Household contacts of Covid-19 cases no longer need to isolate alongside their infected family members and all government vaccine mandates have ended.

This is despite thousands of daily Covid-19 cases still being announced.

Local body elections

Last October's local body elections saw most major cities elect new mayors.

In Auckland, Christchurch and Dunedin, cities have new mayors who will likely sit politically further to the right on the political spectrum than their predecessors.

Wellington was the outlier, electing former Green Party staffer Tory Whanau as mayor.

Tory Whanau

Wellington Mayor Tory Whanau. Photo: RNZ / Samuel Rillstone

Auckland elected Wayne Brown - beating out Efeso Collins for the top job.

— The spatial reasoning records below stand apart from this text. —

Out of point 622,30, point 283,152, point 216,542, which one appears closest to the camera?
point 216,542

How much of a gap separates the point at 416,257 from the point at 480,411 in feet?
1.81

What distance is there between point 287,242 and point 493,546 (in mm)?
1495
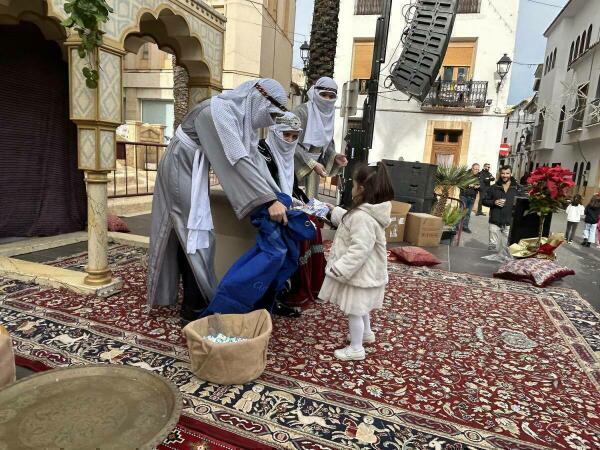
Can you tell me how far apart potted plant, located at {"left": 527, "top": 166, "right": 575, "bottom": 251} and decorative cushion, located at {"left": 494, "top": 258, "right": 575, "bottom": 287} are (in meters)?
0.76

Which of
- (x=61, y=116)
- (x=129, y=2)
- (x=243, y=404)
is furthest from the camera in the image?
(x=61, y=116)

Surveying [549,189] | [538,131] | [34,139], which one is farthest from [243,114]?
[538,131]

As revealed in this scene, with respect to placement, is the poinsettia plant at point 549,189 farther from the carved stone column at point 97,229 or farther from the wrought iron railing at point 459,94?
the wrought iron railing at point 459,94

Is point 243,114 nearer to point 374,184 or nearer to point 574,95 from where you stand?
point 374,184

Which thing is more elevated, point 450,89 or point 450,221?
point 450,89

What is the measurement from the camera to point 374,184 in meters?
2.41

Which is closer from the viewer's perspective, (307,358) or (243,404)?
(243,404)

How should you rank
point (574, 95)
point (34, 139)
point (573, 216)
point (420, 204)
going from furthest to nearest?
point (574, 95)
point (573, 216)
point (420, 204)
point (34, 139)

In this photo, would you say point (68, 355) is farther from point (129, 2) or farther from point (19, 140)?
point (19, 140)

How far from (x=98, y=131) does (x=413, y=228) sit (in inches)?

Outgoing Invercargill mayor Sir Tim Shadbolt, who had been serving for 24 years, said he was shattered not to have a seat in the council chambers after losing to deputy mayor Nobby Clark.

Gore elected 23-year-old Ben Bell as its mayor - making him the youngest mayor in New Zealand history.

Ben Bell, Gore

Mayor of Gore Ben Bell. Photo: Supplied / Facebook

Prime Minister Jacinda Ardern publicly endorsed Collins for Auckland and Paul Eagle for Wellington - but neither won.

She congratulated all winners in a statement.

"We won't always agree, but I absolutely believe we all get into politics with very similar motivations - to do the best by our communities."